Gambia not yet safe for Jammeh and Cohorts
It is more than 13 months when former Gambia strongman, Yahaya Jammeh and deposed and forced to exile. But it is no yet time for the former Gambian ruler to return from exile.
Jammeh tested the waters on over the weekend when his two Generals stepped into Gambia. The result was a red alert. Military authorities in Gambia arrested the two Jammeh’s generals.
It took the intervention of African leaders for the former dictator to accept electoral defeat. Gambia’s current President Adama Barrow was sworn in a year ago as a West African regional intervention force closed in on the capital Banjul. He fled to Equatorial Guinea.

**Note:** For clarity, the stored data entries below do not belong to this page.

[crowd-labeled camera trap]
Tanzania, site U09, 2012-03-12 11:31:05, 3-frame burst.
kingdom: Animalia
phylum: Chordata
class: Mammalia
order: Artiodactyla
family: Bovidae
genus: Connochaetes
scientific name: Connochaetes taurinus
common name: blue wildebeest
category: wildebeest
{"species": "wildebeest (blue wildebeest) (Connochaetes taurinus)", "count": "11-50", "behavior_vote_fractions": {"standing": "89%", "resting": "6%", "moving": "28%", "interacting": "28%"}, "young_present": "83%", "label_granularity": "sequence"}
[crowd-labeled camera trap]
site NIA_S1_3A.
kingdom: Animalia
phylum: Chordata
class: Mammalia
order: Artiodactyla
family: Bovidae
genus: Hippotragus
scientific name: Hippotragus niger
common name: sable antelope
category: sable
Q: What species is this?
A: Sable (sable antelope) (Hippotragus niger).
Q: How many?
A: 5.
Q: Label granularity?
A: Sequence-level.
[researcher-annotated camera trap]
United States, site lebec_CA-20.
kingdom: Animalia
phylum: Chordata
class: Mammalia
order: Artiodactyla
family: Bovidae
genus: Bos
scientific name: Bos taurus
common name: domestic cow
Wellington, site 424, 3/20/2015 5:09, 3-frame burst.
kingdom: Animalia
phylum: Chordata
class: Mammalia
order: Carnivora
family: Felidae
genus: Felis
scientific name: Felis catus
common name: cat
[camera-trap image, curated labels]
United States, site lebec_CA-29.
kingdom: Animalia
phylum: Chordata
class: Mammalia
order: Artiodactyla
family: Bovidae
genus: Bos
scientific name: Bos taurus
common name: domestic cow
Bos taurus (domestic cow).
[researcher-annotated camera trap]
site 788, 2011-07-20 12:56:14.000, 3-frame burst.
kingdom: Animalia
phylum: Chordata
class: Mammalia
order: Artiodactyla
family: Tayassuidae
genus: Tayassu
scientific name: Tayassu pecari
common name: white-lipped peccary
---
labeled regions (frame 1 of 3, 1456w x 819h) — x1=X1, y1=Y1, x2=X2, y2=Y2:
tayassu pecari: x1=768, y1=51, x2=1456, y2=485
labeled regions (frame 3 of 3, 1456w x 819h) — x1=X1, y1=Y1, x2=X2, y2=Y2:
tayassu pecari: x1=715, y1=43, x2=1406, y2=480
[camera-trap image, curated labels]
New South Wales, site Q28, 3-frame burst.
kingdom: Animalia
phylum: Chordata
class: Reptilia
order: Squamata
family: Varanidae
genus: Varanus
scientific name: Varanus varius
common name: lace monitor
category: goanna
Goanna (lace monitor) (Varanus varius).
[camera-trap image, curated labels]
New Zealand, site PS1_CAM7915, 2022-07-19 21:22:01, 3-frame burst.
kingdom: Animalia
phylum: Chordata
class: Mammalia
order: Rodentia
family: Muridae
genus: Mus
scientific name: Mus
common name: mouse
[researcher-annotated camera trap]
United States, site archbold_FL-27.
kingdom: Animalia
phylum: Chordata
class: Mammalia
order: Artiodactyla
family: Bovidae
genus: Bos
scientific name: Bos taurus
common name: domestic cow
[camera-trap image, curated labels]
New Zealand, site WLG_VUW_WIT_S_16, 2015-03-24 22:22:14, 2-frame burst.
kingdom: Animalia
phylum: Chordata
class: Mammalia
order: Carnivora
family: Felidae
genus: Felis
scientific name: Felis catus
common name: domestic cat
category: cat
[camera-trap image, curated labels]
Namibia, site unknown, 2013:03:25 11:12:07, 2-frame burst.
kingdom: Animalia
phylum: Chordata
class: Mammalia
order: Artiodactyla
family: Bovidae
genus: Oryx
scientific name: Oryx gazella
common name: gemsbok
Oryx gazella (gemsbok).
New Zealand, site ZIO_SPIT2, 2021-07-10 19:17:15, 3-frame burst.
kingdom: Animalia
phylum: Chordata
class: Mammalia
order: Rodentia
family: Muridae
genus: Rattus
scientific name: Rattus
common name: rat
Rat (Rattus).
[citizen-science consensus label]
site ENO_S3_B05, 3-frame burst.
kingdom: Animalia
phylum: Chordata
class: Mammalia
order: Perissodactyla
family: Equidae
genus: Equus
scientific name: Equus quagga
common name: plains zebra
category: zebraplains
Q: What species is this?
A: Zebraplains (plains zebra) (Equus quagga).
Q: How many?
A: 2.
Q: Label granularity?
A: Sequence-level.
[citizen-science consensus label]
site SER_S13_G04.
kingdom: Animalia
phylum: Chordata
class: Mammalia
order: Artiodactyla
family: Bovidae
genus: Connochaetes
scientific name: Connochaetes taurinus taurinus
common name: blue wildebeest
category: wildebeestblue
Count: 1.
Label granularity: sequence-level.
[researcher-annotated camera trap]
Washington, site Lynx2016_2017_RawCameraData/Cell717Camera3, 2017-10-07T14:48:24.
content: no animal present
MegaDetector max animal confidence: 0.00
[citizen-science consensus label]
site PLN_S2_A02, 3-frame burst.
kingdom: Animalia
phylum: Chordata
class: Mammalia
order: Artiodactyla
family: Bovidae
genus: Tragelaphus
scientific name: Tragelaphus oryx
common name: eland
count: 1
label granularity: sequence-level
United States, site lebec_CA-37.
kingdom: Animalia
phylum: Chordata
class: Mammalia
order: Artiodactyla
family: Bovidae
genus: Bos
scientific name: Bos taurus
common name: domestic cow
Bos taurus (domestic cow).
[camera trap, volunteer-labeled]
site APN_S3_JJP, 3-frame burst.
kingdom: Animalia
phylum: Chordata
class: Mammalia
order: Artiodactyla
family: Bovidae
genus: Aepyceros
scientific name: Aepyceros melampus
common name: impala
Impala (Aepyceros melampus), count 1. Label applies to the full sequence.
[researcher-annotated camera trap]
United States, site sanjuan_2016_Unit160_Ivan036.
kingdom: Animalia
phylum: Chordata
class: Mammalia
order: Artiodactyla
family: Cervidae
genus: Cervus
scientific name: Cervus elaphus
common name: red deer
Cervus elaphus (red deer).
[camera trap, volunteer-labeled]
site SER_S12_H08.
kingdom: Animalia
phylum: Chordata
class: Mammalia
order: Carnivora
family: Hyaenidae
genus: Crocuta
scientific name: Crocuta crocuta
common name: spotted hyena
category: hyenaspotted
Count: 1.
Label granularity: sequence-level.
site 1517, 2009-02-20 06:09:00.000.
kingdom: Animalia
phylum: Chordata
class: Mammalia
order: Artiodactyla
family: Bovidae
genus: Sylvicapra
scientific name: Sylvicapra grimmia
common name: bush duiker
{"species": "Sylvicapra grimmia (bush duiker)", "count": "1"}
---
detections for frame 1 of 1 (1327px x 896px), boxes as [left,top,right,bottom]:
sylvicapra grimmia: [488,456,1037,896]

Umpa Mendy, Jammeh’s principal protection officer, and the former head of the State Guards Battalion Ansumana Tamba had both accompanied the former leader into exile. But the army statement said they flew back into Gambia on Sunday.
“They were arrested at their respective homes … and are currently detained at the Yundum Military Barracks, where they are helping the military police with their investigations,” the statement said.
It did not say why the two men returned to Gambia or on what charges they had been arrested.
Barrow is seeking to assert control following the end of 22 years of Jammeh’s authoritarian rule under which the military served as a key pillar of a regime notorious for jailing and torturing political opponents.
The new government has replaced or dismissed a number of senior military officers, some of them suspected of being members of a group called the Jungulars, which many Gambians say carried out killings on behalf of the government.
But the VoA reports that the army still contains many former supporters of the ex-president. Barrow’s allies have repeatedly warned of the possibility that exiled officers were working to undermine the new government from abroad.